*Data taken from a collection*
######
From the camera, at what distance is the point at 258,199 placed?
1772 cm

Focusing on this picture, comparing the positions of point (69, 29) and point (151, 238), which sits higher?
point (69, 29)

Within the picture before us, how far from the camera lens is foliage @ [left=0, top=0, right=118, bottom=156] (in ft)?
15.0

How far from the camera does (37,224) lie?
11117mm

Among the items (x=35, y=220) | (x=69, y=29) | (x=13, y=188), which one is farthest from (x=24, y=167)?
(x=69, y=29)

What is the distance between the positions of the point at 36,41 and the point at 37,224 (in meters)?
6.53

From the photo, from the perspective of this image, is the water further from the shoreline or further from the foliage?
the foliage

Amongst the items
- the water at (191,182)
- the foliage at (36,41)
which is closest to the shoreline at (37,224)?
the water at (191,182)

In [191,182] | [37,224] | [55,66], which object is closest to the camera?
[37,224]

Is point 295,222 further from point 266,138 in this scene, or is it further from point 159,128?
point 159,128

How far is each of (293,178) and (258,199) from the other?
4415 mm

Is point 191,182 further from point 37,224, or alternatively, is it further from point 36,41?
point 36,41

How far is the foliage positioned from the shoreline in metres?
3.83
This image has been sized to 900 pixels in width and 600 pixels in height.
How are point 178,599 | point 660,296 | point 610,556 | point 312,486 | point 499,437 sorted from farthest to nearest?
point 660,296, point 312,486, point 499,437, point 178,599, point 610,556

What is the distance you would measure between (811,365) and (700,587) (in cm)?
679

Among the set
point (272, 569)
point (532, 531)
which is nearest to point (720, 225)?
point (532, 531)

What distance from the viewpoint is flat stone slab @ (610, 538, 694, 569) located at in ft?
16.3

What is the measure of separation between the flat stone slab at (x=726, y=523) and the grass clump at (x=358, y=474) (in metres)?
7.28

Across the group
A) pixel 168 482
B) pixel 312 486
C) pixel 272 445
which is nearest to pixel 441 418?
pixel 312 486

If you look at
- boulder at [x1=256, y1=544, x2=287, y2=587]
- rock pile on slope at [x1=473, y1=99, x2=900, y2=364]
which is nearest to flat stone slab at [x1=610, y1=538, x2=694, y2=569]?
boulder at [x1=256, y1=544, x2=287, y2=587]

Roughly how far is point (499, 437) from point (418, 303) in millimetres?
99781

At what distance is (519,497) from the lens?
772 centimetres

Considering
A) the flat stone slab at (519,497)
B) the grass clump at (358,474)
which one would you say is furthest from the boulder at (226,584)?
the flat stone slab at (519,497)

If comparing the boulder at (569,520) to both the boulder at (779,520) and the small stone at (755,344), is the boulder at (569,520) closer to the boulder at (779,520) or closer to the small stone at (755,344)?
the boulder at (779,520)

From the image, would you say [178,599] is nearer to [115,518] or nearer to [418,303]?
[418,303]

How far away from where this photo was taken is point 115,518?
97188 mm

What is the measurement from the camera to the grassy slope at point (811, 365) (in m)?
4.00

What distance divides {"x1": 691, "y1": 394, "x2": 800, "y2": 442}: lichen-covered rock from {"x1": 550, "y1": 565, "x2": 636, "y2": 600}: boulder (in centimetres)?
######
*WHAT THE EXERCISE ASKS*
Rewrite all of the material above, changing "grass clump" to "tuft of grass" wherever it appears and leaving every other part unchanged.

*ANSWER TO THE EXERCISE*
From the camera, at what distance is the point at 258,199 placed?
1772 cm

Focusing on this picture, comparing the positions of point (69, 29) and point (151, 238), which sits higher?
point (69, 29)

Within the picture before us, how far from the camera lens is foliage @ [left=0, top=0, right=118, bottom=156] (in ft)?
15.0

How far from the camera does (37,224) lie?
11117mm

Among the items (x=35, y=220) | (x=69, y=29) | (x=13, y=188), which one is farthest from (x=24, y=167)?
(x=69, y=29)

What is the distance between the positions of the point at 36,41 and the point at 37,224 (in meters)?
6.53

From the photo, from the perspective of this image, is the water further from the shoreline or further from the foliage?
the foliage

Amongst the items
- the water at (191,182)
- the foliage at (36,41)
which is closest to the shoreline at (37,224)?
the water at (191,182)

In [191,182] | [37,224] | [55,66], which object is closest to the camera?
[37,224]

Is point 295,222 further from point 266,138 in this scene, or is it further from point 159,128?
point 159,128

How far is each of (293,178) and (258,199) from the other?
4415 mm

Is point 191,182 further from point 37,224, or alternatively, is it further from point 36,41?
point 36,41

How far is the foliage positioned from the shoreline in metres?
3.83
This image has been sized to 900 pixels in width and 600 pixels in height.
How are point 178,599 | point 660,296 | point 610,556 | point 312,486 | point 499,437 sorted from farthest to nearest?
point 660,296, point 312,486, point 499,437, point 178,599, point 610,556

What is the distance you would measure between (811,365) and (700,587) (in cm)?
679

Among the set
point (272, 569)
point (532, 531)
which is nearest to point (720, 225)?
point (532, 531)

What distance from the viewpoint is flat stone slab @ (610, 538, 694, 569) located at in ft?
16.3

What is the measure of separation between the flat stone slab at (x=726, y=523) and the tuft of grass at (x=358, y=474) (in metres)?
7.28

Across the group
A) pixel 168 482
B) pixel 312 486
C) pixel 272 445
which is nearest to pixel 441 418?
pixel 312 486

If you look at
- boulder at [x1=256, y1=544, x2=287, y2=587]
- rock pile on slope at [x1=473, y1=99, x2=900, y2=364]
which is nearest to flat stone slab at [x1=610, y1=538, x2=694, y2=569]?
boulder at [x1=256, y1=544, x2=287, y2=587]

Roughly how far is point (499, 437) from point (418, 303) in millimetres?
99781

At what distance is (519,497) from the lens?
772 centimetres

Considering
A) the flat stone slab at (519,497)
B) the tuft of grass at (358,474)
which one would you say is furthest from the boulder at (226,584)?
the flat stone slab at (519,497)

If comparing the boulder at (569,520) to both the boulder at (779,520) and the small stone at (755,344), is the boulder at (569,520) closer to the boulder at (779,520) or closer to the small stone at (755,344)?
the boulder at (779,520)

From the image, would you say [178,599] is nearer to [115,518] or nearer to [418,303]?
[418,303]

How far away from where this photo was taken is point 115,518?
97188 mm

What is the measurement from the camera to the grassy slope at point (811, 365) (in m)?
4.00

What distance divides {"x1": 691, "y1": 394, "x2": 800, "y2": 442}: lichen-covered rock from {"x1": 550, "y1": 565, "x2": 636, "y2": 600}: boulder (in centimetres)?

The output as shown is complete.